Saturday, January 24, 2009
Now, in all fairness I'd be lying if someone told me that there's a way to make taxidermy cool in a setting that doesn't involve a house with wheels, however last night at about 1:30am, I stumbled across Ed Hart.
Edward Hart was born on July 30th, 1847. His father, William Hart, was a taxidermist in Christchurch. He opened his first taxidermy shop in Bridge Street in 1834. The shop closed perhaps due to William's other manufactoring buisness: making watch chains.

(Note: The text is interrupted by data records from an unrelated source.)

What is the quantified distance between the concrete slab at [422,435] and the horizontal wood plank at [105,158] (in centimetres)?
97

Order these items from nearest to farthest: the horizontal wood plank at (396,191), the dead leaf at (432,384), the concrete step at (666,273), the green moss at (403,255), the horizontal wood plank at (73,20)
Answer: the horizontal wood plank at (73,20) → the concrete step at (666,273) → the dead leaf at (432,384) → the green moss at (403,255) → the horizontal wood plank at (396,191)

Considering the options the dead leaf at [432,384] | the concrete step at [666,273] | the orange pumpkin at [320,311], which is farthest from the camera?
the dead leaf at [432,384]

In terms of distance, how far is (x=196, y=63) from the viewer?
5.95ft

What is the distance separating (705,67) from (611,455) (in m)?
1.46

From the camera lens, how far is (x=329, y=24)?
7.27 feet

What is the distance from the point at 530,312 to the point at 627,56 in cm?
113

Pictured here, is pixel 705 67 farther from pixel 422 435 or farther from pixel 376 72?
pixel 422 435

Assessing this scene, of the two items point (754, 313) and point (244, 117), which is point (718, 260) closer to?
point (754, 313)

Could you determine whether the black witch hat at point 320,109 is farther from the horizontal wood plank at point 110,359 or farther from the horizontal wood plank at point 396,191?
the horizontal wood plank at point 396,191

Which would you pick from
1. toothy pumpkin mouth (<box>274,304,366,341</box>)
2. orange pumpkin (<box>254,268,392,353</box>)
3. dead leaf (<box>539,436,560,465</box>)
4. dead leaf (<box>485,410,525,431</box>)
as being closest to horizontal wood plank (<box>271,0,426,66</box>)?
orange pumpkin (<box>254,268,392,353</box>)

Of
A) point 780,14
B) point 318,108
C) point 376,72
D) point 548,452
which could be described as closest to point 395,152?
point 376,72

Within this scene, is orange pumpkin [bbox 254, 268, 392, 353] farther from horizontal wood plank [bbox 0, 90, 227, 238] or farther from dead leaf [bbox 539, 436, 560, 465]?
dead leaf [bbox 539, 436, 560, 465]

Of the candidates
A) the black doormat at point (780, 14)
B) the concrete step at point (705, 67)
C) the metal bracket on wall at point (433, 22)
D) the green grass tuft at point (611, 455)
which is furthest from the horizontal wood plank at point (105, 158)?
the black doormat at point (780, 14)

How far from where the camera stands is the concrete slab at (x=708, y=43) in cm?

Edward Hart continued accumulating his own collection and in 1866 he opened a museum in The Bow House to display his pieces. The total length of the bird cases was 270 feet with a height of 10 feet. The mammal cases extended another 30 feet (9 metres). The museum continued to increase in size, including upwards of 420 cases, containing 1350 specimens of birds, 2000 birds' egss, 1000 fossils and flint implements, moths and butterflies, and various horns, skulls, and antlers. The mammals included squirrels, rats, shrews, stoats and dormice. Hart arranged his birds and animals in naturalistic settings including painted backgrounds, rocks, and foliage. Hart also created several anthropomorphic tableaux which he called "Grotesque Groups" including Prize Fight, Leap Frog and The Barber.

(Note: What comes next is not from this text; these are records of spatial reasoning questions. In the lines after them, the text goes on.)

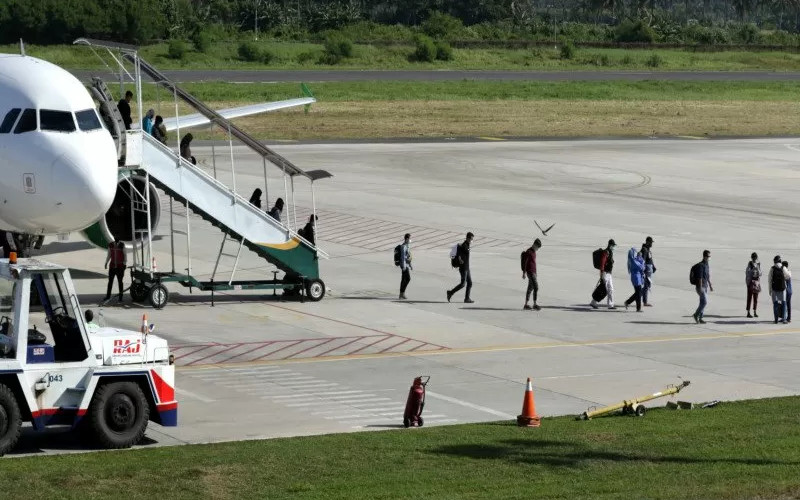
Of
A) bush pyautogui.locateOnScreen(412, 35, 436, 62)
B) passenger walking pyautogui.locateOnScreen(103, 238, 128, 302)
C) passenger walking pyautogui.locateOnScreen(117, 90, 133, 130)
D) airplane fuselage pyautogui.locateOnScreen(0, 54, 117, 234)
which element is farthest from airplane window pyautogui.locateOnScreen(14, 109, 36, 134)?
bush pyautogui.locateOnScreen(412, 35, 436, 62)

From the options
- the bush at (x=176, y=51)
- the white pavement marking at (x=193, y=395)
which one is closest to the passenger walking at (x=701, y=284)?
the white pavement marking at (x=193, y=395)

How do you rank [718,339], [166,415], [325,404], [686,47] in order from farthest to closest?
[686,47] < [718,339] < [325,404] < [166,415]

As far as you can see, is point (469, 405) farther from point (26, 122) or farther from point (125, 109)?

Prize Fight was first displayed by Hart at the Great Exhibition. Consisting of five cases, the Fight shows two squirrels in various stages of a bozing match until the squirrel on the right is knocked out. The piece was bought by Lord and Lady Bangor and is still displayed in Castle Ward, Country Down, Northern Ireland, which has since been taken over by the National Trust.
I'm conflicted as to if i should call this art, but nevertheless, its quite interesting.